The theatre, situated in the Arcade as just mentioned, seats eight hundred people, and is elegantly and tastefully furnished The illustration on page 456 of the Arcade includes a view of the boxes, which are Moorish in design. It was intended to embrace in this theatre many of the best features of the Madison Square Theatre, but the scope of the present article does not admit of a detailed description of them, exquisite and perfectly appointed as they are. Representations are given by various troupes about once in two weeks. There is nothing peculiar in the management. The company rents it to applicants, but attempts to exclude immoral pieces, and admit only such, as shall afford innocent amusement and instruction. The prices for tickets are thirty-five, fifty, and seventy-five cents, which have been found to be the most profitable in Pullman, higher prices keeping the people away, and lower ones not attracting enough more to compensate for the diminished return on each ticket.

In the interior of the Arcade a balcony extends around the passage in front of the rooms and offices of the second story, which it thus conveniently connects. It produces a pleasing effect, and affords a favorable position from which to view the busy throng below. The library, which opens on this balcony, contains six thousand volumes, the gift of Mr. Pullman, and numerous periodicals, among which were noticed several likely to be of special importance to mechanics, such as the Railway Age, the Iron Age, Scientific American and Popular Science Monthly. The library rooms are elegantly furnished with Wilton carpets and plush-covered chairs, and the walls are beautifully painted. Objection has been raised to this luxuriousness by those who think it repels the ordinary artisan, unaccustomed in his own home to such extravagance; but it must be remembered that it is avowedly part of the design of Pullman to surround laborers as far as possible with all the privileges of large wealth. The annual charge for the use of the Public Library, for nothing in Pullman is free, is three dollars-rather high for workmen in these days of free libraries.

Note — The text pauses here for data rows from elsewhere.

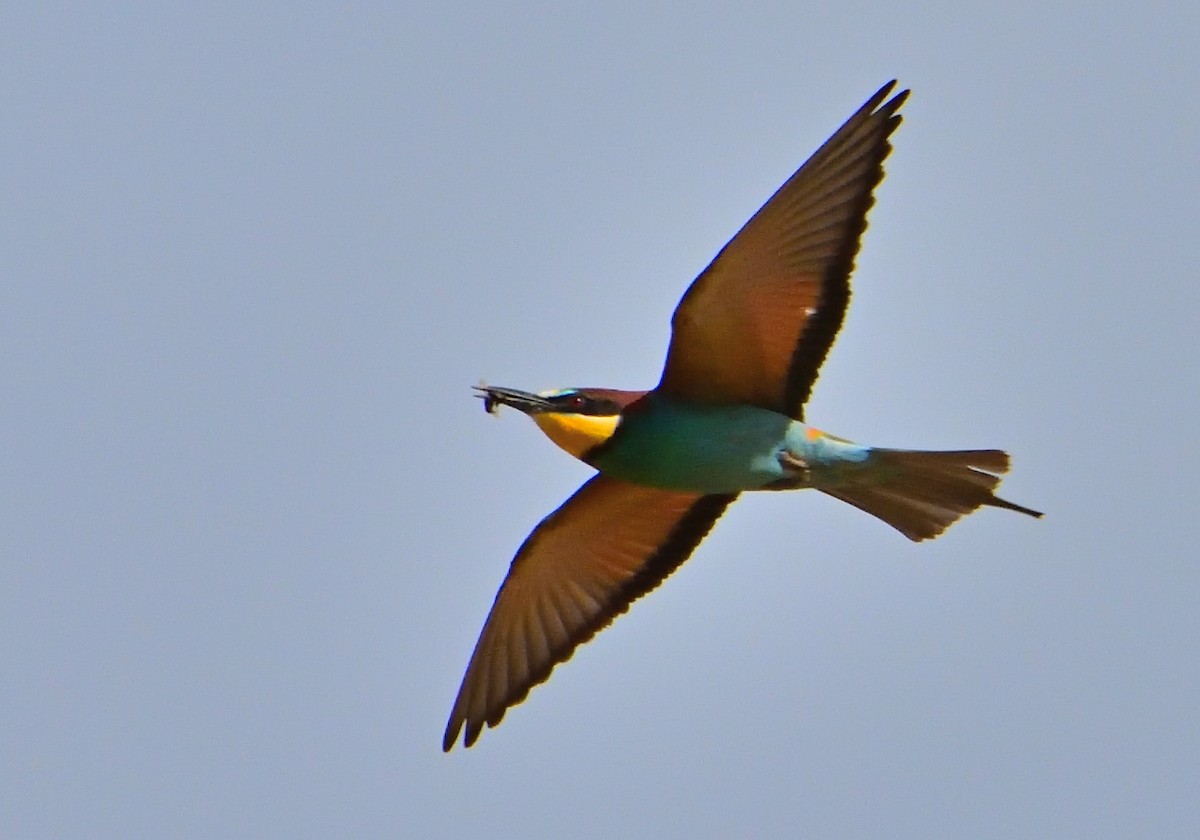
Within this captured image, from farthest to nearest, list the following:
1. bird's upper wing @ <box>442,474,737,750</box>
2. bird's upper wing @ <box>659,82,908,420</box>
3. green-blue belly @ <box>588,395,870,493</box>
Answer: bird's upper wing @ <box>442,474,737,750</box> < green-blue belly @ <box>588,395,870,493</box> < bird's upper wing @ <box>659,82,908,420</box>

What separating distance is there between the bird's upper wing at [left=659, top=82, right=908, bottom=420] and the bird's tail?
0.27 m

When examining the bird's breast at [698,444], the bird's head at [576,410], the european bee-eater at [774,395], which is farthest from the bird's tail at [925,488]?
the bird's head at [576,410]

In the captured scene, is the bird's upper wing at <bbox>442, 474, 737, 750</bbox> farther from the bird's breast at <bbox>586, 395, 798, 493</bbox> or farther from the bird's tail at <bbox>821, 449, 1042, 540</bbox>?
the bird's tail at <bbox>821, 449, 1042, 540</bbox>

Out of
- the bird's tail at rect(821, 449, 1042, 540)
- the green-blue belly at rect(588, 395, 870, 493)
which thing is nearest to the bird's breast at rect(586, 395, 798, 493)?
the green-blue belly at rect(588, 395, 870, 493)

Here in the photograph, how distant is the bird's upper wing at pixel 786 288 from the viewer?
569 cm

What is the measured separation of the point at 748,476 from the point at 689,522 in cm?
72

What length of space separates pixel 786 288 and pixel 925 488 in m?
0.63

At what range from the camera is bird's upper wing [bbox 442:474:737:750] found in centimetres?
643

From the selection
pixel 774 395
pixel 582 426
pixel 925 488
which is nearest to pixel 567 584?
pixel 582 426

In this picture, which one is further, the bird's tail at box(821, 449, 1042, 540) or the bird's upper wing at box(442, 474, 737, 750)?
the bird's upper wing at box(442, 474, 737, 750)

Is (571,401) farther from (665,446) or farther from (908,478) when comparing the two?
(908,478)

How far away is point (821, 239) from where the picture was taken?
5797 millimetres

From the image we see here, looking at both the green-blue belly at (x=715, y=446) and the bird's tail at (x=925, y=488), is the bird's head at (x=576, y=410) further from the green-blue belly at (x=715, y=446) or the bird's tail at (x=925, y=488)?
the bird's tail at (x=925, y=488)

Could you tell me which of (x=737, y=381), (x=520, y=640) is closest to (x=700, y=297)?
(x=737, y=381)
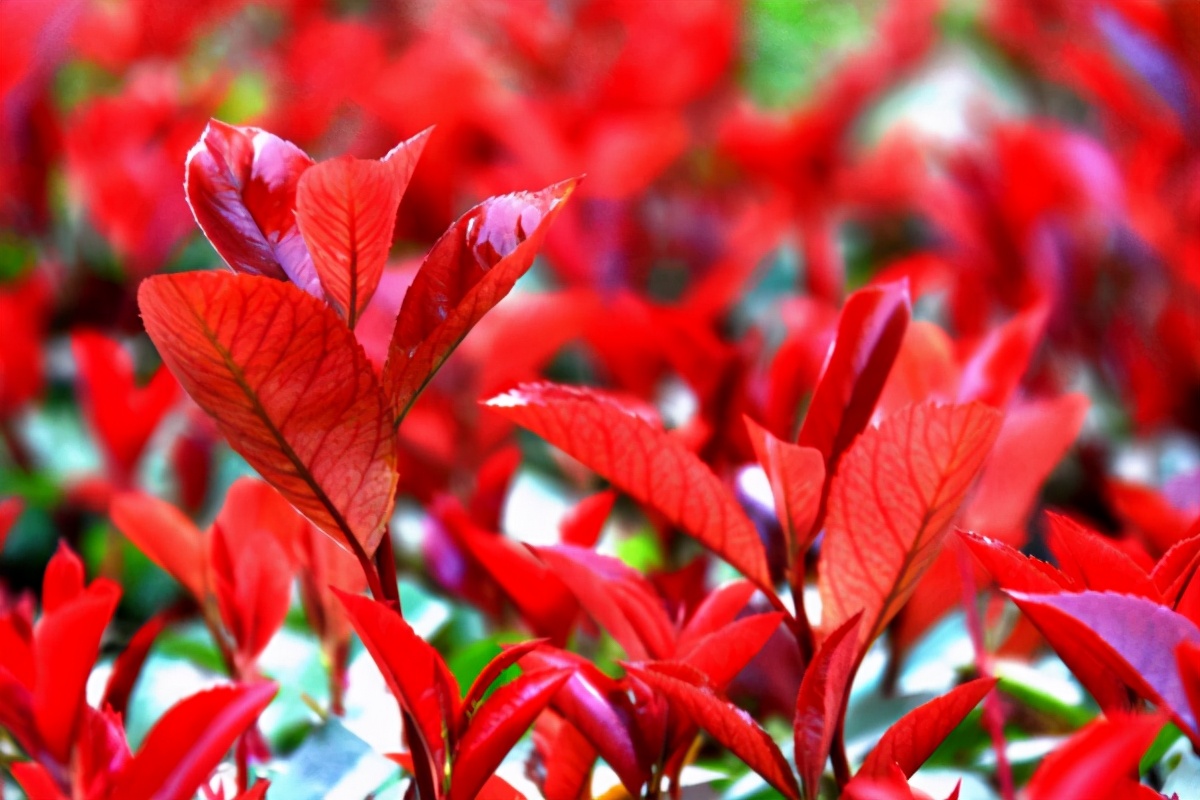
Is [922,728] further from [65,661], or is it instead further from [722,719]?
[65,661]

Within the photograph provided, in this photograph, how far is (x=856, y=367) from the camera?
49 centimetres

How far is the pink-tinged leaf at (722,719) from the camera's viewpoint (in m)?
0.44

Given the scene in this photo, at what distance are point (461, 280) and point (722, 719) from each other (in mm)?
211

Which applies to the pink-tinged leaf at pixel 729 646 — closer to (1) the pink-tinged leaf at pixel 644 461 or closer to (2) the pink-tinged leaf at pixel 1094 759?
(1) the pink-tinged leaf at pixel 644 461

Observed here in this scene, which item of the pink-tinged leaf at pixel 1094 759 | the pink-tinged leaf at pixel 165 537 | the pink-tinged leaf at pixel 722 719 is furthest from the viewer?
the pink-tinged leaf at pixel 165 537

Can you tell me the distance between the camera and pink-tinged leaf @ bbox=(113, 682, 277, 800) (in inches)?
16.0

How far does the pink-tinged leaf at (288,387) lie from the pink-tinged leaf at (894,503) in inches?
7.6

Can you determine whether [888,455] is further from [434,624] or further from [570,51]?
[570,51]

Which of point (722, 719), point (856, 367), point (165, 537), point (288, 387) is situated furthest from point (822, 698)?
point (165, 537)

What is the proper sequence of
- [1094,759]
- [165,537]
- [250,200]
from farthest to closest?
[165,537] → [250,200] → [1094,759]

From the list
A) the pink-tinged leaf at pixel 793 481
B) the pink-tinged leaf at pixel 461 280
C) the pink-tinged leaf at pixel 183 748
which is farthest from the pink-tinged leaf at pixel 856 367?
the pink-tinged leaf at pixel 183 748

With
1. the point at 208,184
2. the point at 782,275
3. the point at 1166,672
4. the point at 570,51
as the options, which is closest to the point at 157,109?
the point at 570,51

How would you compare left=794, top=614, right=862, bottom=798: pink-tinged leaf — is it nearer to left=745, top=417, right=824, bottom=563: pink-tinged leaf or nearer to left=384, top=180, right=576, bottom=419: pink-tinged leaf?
left=745, top=417, right=824, bottom=563: pink-tinged leaf

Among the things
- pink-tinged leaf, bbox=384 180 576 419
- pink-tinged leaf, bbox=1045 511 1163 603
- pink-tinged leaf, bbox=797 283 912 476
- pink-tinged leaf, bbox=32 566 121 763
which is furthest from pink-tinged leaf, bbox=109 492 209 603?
pink-tinged leaf, bbox=1045 511 1163 603
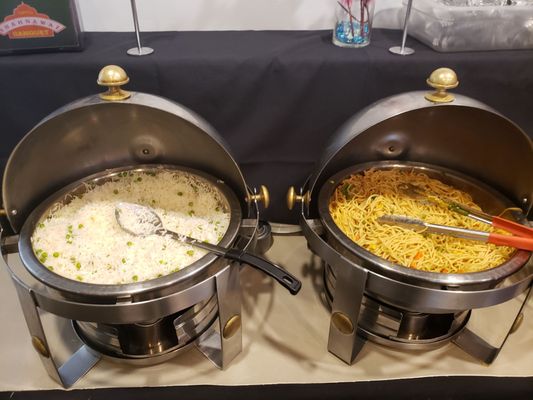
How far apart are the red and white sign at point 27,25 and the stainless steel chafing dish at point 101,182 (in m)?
0.36

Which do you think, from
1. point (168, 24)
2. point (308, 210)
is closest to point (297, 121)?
point (308, 210)

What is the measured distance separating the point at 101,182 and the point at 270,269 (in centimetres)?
56

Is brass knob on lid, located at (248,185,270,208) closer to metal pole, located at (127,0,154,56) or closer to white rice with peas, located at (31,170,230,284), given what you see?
white rice with peas, located at (31,170,230,284)

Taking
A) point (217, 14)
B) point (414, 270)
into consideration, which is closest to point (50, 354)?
point (414, 270)

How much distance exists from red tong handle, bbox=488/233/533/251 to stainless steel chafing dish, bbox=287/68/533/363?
0.02m

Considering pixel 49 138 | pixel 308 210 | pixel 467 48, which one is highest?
pixel 467 48

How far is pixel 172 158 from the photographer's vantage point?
123 cm

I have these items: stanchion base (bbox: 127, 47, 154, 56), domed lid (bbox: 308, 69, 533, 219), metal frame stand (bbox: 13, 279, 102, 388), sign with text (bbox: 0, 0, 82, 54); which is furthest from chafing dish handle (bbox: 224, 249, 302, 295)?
sign with text (bbox: 0, 0, 82, 54)

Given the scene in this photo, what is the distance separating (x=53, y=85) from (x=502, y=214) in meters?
1.25

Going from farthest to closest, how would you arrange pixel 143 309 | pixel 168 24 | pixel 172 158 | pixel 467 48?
pixel 168 24
pixel 467 48
pixel 172 158
pixel 143 309

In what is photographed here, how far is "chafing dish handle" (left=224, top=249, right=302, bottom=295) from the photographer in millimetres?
860

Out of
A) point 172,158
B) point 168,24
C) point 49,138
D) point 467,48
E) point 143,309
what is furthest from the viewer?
point 168,24

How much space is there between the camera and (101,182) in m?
1.18

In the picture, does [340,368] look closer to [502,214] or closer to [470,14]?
[502,214]
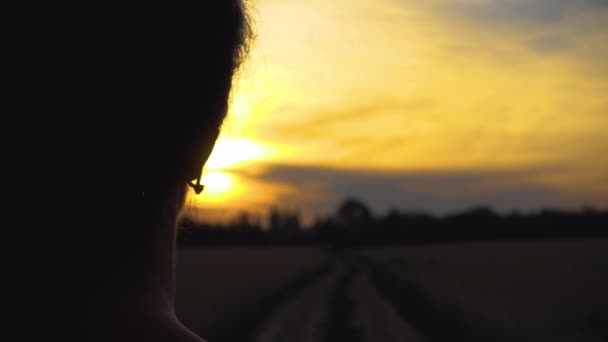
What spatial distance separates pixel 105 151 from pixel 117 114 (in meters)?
0.06

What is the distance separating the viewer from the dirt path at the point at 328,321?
18.6 m

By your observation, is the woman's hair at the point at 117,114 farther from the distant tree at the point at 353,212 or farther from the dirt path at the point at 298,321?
the distant tree at the point at 353,212

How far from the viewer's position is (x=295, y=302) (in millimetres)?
28859

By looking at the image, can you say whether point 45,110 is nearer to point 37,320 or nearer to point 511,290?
point 37,320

The management of the librarian is most commendable, and every aid is given to those who patronize it to render it as instructive and elevating as possible. A special effort has been made to induce the subscribers to choose a superior class of literature, but the record shows that seventy-five per centum of the books drawn are still works of fiction, which is about the usual percentage in public libraries.

The educational facilities of Pullman are those generally afforded in larger American villages by the public-school system. The school trustees are elected by the citizens, and rent of the Pullman Company a handsome building, which harmonizes in architecture and situation with the remainder of the town.

There are no barns in the place, but a large building provides accommodation for livery-stables, and a fire department sustained by the Pullman Company. The hotel, the property of the company, and managed by one of its officers, is a large structure, surrounded on three sides by beautiful public squares covered with flowers and shrubbery. It is luxuriously furnished, admirably kept, and contains the only barroom allowed in Pullman, though there are thirty on the outskirts of the place in Kensington. However, the temptation "to drink" does not constantly stare one in the face, and this restriction has not entirely failed to accomplish its end, the promotion of temperance.

There is nothing so peculiar in these features of Pullman as to require further description. It was necessary to make brief mention of them to help the reader to understand the nature and extent of the experiment called Pullman.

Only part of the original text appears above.